### What is being asked:
Please quote only the lines that start at the one with "genus: Damaliscus" and go on to the last line of the data, both ends kept.

### Entries shown:
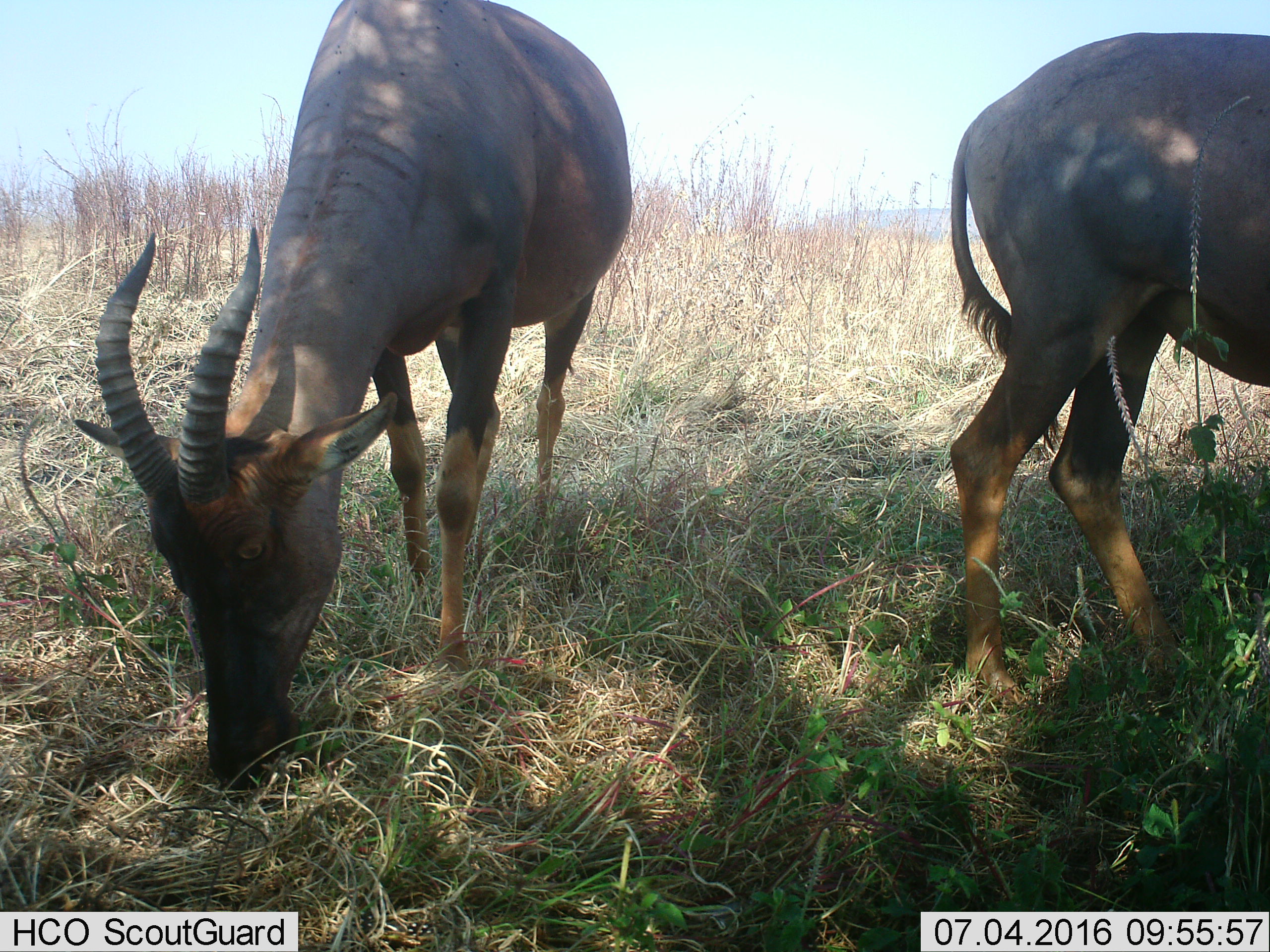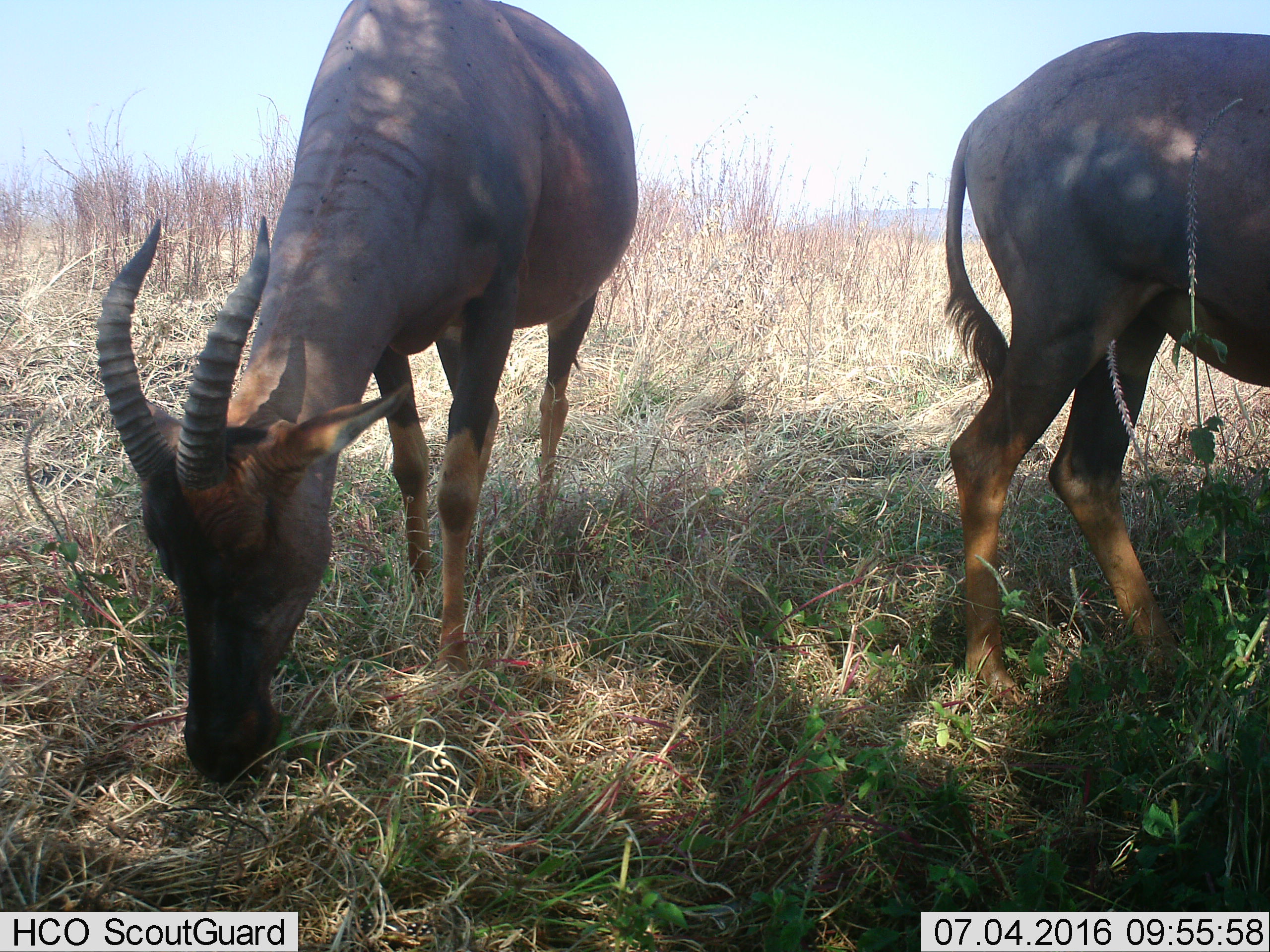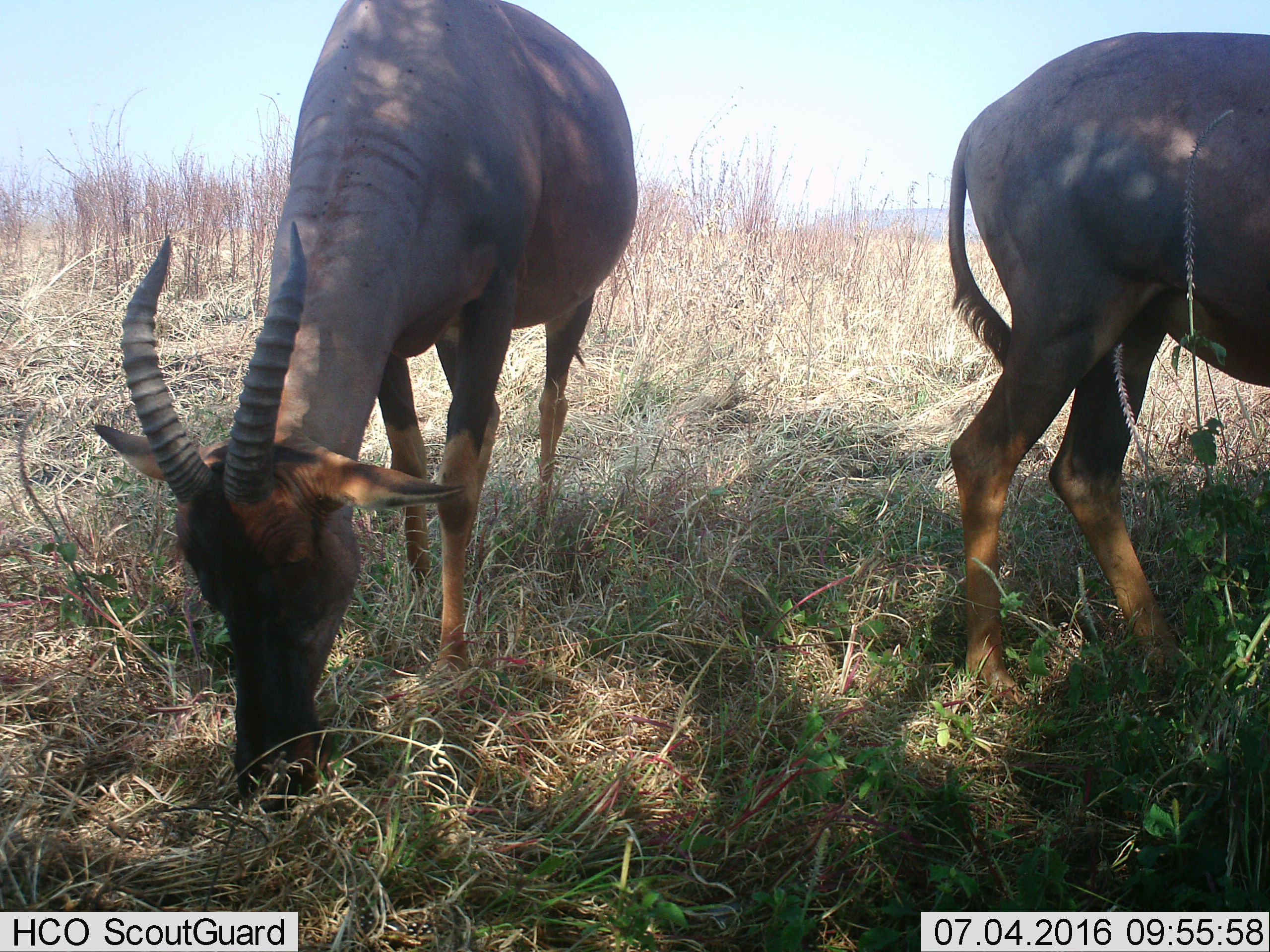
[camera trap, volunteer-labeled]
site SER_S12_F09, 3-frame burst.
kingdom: Animalia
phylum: Chordata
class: Mammalia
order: Artiodactyla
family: Bovidae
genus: Damaliscus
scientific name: Damaliscus lunatus jimela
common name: topi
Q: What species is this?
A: Topi (Damaliscus lunatus jimela).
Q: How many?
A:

### Answer space:
genus: Damaliscus
scientific name: Damaliscus lunatus jimela
common name: topi
Q: What species is this?
A: Topi (Damaliscus lunatus jimela).
Q: How many?
A:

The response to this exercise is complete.